▶ **WHAT TO WORK ON**
Copy the lines below that contain "Juego".

######

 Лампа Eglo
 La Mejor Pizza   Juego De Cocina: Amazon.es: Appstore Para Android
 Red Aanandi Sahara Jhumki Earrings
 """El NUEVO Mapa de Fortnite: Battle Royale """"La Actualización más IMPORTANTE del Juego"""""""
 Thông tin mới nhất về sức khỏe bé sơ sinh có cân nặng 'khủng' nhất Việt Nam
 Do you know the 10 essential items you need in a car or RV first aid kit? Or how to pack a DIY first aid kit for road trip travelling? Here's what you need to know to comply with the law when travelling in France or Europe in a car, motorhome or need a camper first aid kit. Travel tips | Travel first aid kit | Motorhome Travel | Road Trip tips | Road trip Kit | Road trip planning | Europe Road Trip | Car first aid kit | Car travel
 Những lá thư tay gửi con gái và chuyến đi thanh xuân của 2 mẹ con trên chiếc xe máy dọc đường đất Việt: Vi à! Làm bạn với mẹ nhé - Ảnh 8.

######

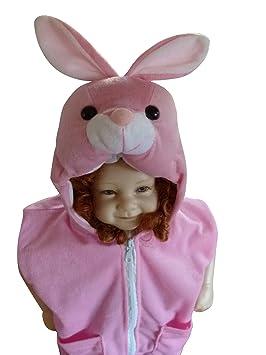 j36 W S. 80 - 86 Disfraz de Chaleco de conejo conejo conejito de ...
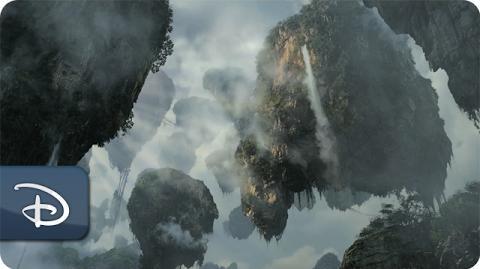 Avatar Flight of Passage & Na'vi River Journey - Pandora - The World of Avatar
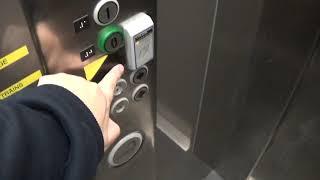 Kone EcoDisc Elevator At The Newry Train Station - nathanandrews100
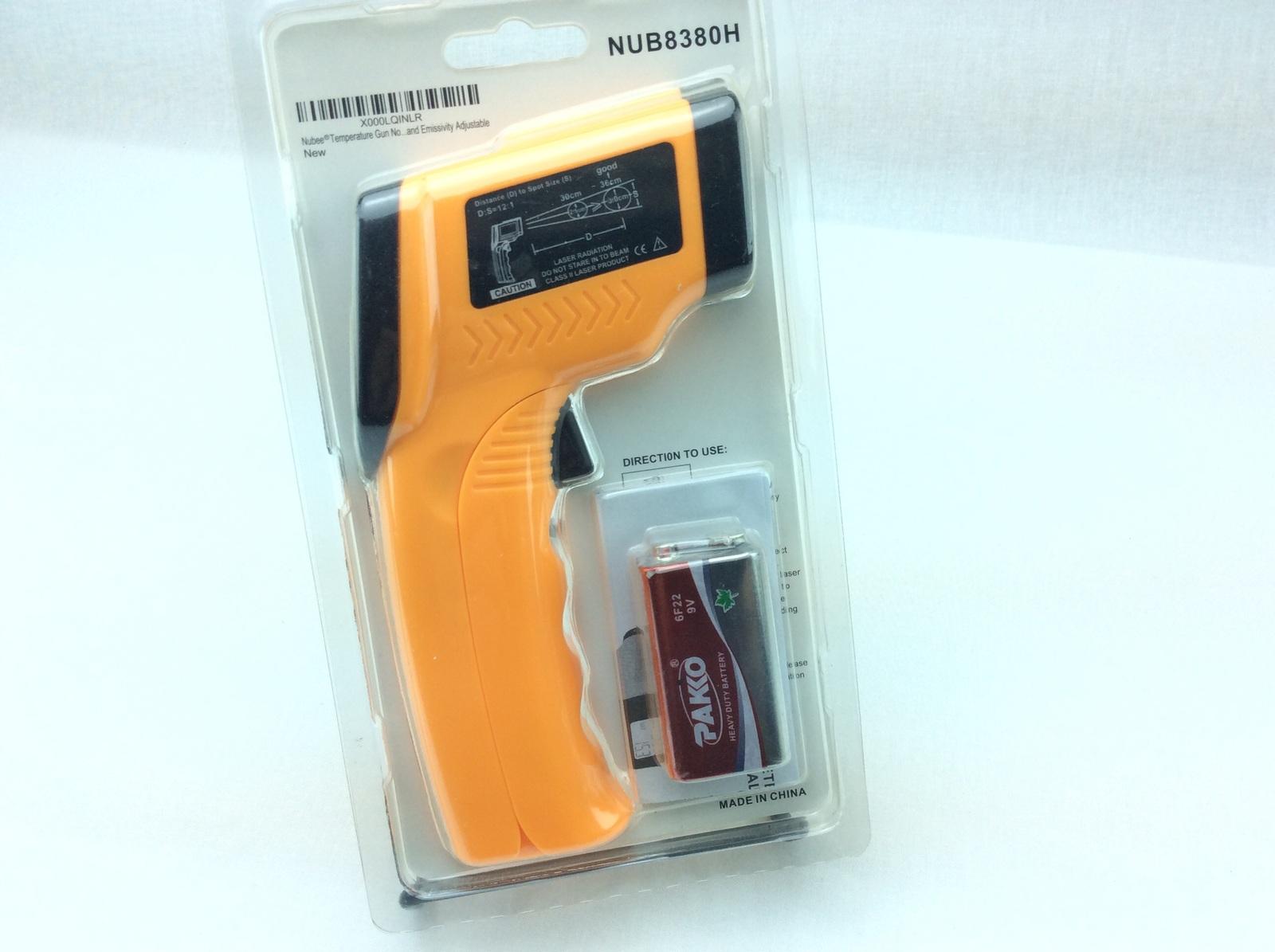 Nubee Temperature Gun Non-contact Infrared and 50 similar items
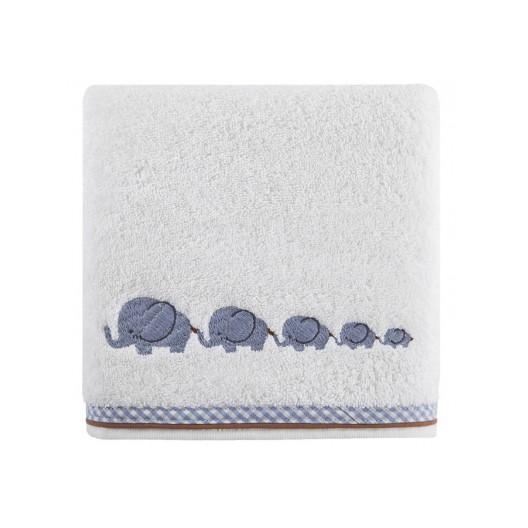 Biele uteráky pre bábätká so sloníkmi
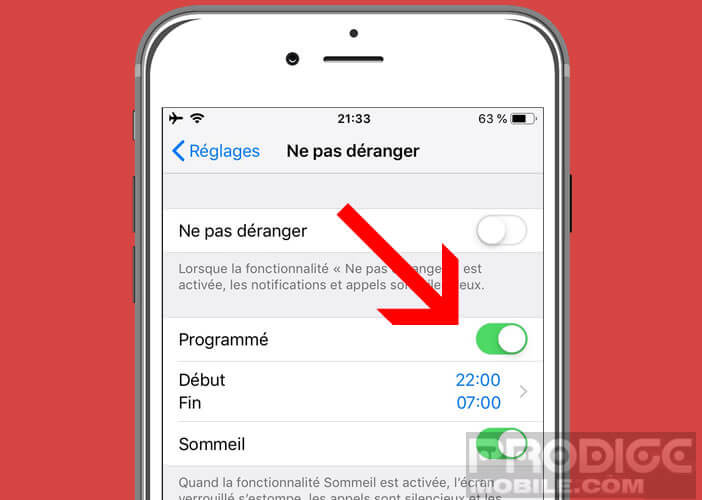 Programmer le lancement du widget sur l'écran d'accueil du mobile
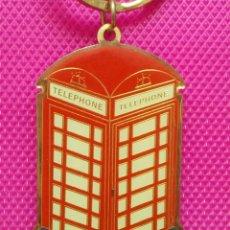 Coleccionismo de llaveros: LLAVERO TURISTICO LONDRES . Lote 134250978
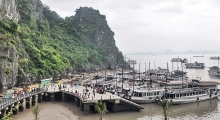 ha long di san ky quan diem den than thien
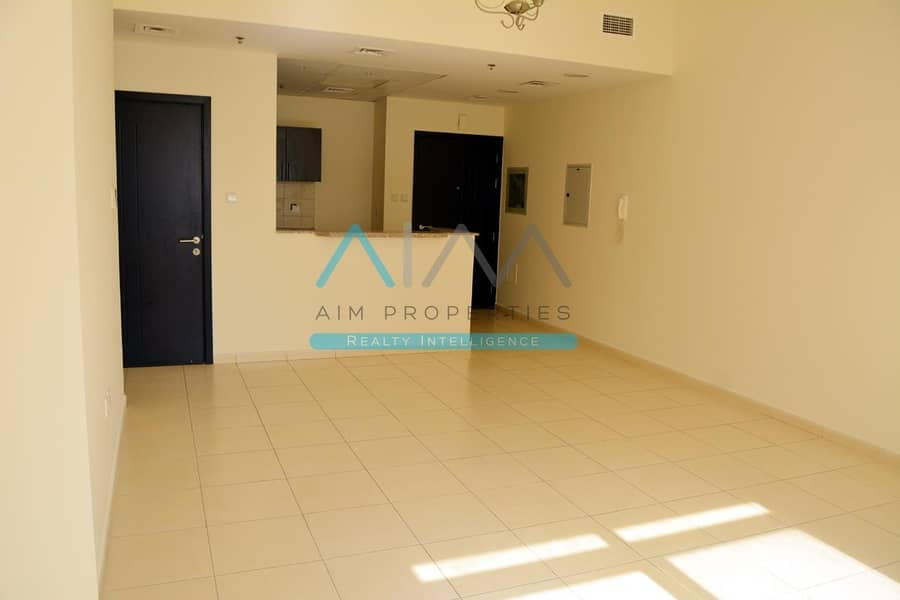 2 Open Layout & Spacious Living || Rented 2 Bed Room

######

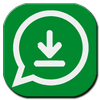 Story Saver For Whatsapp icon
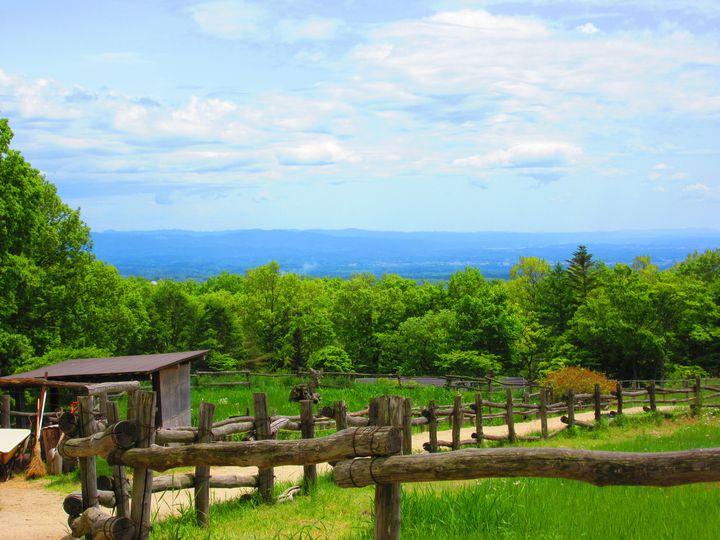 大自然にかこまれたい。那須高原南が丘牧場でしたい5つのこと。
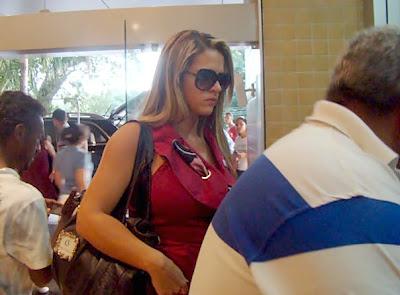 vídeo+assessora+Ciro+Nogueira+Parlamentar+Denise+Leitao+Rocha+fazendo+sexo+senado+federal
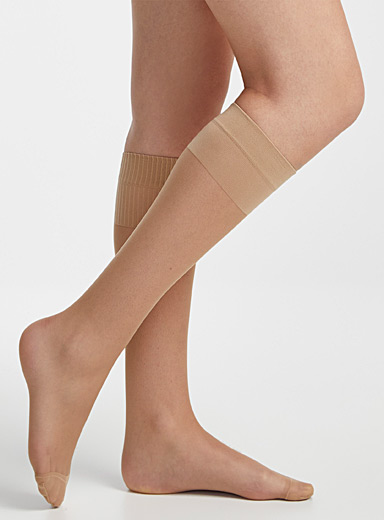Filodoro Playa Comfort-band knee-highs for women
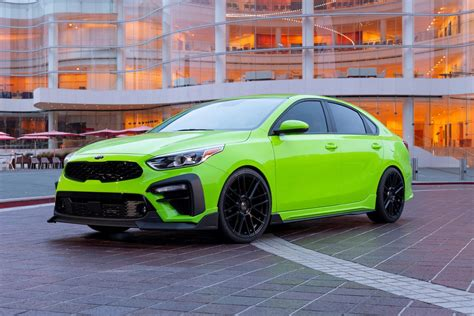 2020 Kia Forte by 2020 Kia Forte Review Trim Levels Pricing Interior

######

▶ **RESULT FOR THIS EXERCISE**
 La Mejor Pizza   Juego De Cocina: Amazon.es: Appstore Para Android
 """El NUEVO Mapa de Fortnite: Battle Royale """"La Actualización más IMPORTANTE del Juego"""""""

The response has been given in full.